I just got back Monday from my holiday travels, and my cupboards and refrigerator were pretty well bare. So I had a long list of things to get at the grocery store. However, the book I was reading before I went food shopping had quite an influence on my purchases -- it was Greg Critser's Fat Land: How Americans Became the Fattest People in the World.
My weight has been creeping upward slowly -- about 20 pounds in the past 6 years -- and though it annoyed me to no end when I could no longer button the waistbands on my rarely-worn dress clothes, I wasn't really thinking much about what I eat. Fat Land made me think of more than how I look -- about the health consequences if my weight keeps slowly growing. I knew the amount of exercise I got dropped radically once I no longer walked two and from the campus of the University where I used to teach. But I only ever thought about the number of restaurant meals I eat in financial terms; this book made me think about the contents of those meals.
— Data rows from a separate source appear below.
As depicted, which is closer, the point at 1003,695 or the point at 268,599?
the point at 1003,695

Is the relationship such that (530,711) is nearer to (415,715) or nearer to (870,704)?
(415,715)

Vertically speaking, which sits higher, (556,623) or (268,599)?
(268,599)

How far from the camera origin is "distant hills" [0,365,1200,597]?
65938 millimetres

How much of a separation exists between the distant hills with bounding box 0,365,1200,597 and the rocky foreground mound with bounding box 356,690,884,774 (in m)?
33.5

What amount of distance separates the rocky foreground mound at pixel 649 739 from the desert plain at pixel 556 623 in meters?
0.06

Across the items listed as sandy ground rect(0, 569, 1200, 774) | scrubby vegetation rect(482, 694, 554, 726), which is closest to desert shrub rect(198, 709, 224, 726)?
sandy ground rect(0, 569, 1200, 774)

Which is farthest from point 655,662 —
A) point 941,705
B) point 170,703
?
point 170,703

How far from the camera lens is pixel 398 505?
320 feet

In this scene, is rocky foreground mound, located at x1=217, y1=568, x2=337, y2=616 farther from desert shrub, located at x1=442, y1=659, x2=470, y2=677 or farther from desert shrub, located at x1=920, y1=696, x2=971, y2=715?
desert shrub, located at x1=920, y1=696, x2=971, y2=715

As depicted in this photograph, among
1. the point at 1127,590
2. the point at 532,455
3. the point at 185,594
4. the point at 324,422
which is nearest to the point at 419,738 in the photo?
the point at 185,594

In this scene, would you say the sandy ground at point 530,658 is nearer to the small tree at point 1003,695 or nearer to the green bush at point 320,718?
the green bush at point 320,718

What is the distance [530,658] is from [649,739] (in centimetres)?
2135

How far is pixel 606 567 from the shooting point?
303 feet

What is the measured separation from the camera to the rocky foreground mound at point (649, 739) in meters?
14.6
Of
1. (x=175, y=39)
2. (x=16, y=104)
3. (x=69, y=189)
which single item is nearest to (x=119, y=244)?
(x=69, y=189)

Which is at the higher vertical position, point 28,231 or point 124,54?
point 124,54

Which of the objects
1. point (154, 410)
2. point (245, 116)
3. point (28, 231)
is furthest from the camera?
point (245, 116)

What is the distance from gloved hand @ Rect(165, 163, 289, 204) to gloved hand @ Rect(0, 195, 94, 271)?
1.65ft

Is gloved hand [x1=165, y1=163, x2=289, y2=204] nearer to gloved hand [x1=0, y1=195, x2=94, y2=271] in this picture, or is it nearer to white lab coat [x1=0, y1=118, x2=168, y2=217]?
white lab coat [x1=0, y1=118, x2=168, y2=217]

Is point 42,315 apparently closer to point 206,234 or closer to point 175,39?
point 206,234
It also, as I said, made me read the labels in the grocery store far more carefully, looking for high-fructose corn syrup -- a sweetener and preservative which has far worse effects on the body than sucrose, the sugar you can buy in bags or packets. Soda has always been a bad habit of mine -- my dentist has even remarked on the effect it had on my teeth (a result of the acids in it, not the sweeteners). But these HFCS-sweetened drinks may be even more likely to expand my fat cells than the equivalent calories of sucrose-sweetened home-baked goods, if I'm interpreting Critser's statements correctly. One more reason to keep buying 100% fruit juice drinks, and not the bottles with the pictures of fruits on the front and "27% juice" on the back of the label.
Portion sizes, food ingredients, and lack of exercise -- these are the major issues Critser cites as causes for the increased numbers of obese Americans. He also points out how the availability of both food and exercise is influenced by economic class; how the neglect of weight control information in schools for fear of inducing anorexia and bulemia in young people is setting them up for far more common diseases such as diabetes; and even the idea that Europeans consider smaller amounts of food to be a standard portion size. The book is truly thought-provoking -- and in me it is provoked consideration of where I could manage to fit that stationary bicycle into my apartment.